On this blog, I am also going to record a hypothetical betting for this college football season. The rules for the betting are:

- I will start the season with a bankroll of $1000 on Sept 19
^{th}, 2014, I know this is a day late - There will be no maximum to the amount I can bet
- The minimum bet amount is $5
- If the bankroll goes below $100, it plus up back to $100
- The following day bankroll will be the based on the amount of the bet from winnings and loses from the previous day, so even though I could have a compounded bets multiple times on Saturdays due to the stagger of game times, I will consider all games starting at the same time for simplicity
- All bets will be in whole dollar amount; where $100 would be allowed but not $100.49
- I will cap the Kelly bet to 30% of the bank roll, I do this for a few of reasons

1. I’m a conservative better and the idea of betting 60% or 70% on one game makes me squeamish

2. This allows me to have at least four bets a day therefore hedging my bets a little more

3. My testing on previous season shows this was a good number for maximum winning

- I will do no parlays, as all explain on later blogs parlays are not good bets individual game betting has an overall better pay back

Based on this criteria my betting for Sept 19

^{th}would have been:
$200
on UConn or 20% of my bankroll based on my picks. UConn lost 14 to 17
to South Florida the spread was UConn +2.5, UConn could not cover the
spread and I lost my bet. I will have $800 to bet on Sept 20

^{th}
My bets for Sept 20

^{th}are based on my algorithmic picks will $800 in the bankroll:
$240 (Kelly 30%) on Utah State +2.0 against Arkansas State

$240 (Kelly 30%) on Mississippi State +9.0 against LSU

$216 (Kelly 27%) on Utah +3.5 against Michigan

$104 (rest of the bankroll) on Maryland + 2.5 against Syracuse

It
might be considered risky to bet the whole bankroll, but statistically
if my algorithms estimates are correct there is a very small chance I
will lose all the bets. The probability of losing all the bets are

(1-0.8333) X (1-0.6667)X(1-0.6531)X(1-0.6190) = 0.0073

So, I only have a 0.7% of losing all the bets. This formula is similar to a binomial distribution where I would have 4 outcomes where none of them are true, but the value of p is different for each pick so the above equation work.

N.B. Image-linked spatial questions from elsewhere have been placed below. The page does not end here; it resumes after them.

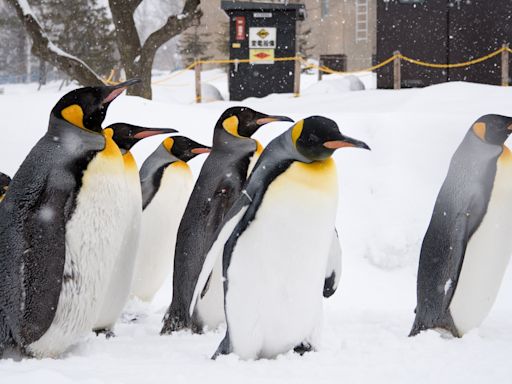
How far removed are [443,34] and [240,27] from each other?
3.87 metres

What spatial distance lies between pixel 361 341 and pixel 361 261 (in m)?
2.44

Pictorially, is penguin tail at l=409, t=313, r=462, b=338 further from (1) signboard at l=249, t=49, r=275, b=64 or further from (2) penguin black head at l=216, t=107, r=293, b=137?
(1) signboard at l=249, t=49, r=275, b=64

While I believe that algorithm works based on testing with real data and Monte Carlo testing on simulated outcomes, even if my predictions were totally wrong and the picks are totally by chance the probability of all four being wrong is 6.25% or 0.50 X 0.50 X 0.50 X 0.50 where random picks have a 50% of being correct.

I get my data from the Sunshine Forecast, and this weeks stats were not updated so my confidence in my predictions is not as high as I would like.

I get my data from the Sunshine Forecast, and this weeks stats were not updated so my confidence in my predictions is not as high as I would like.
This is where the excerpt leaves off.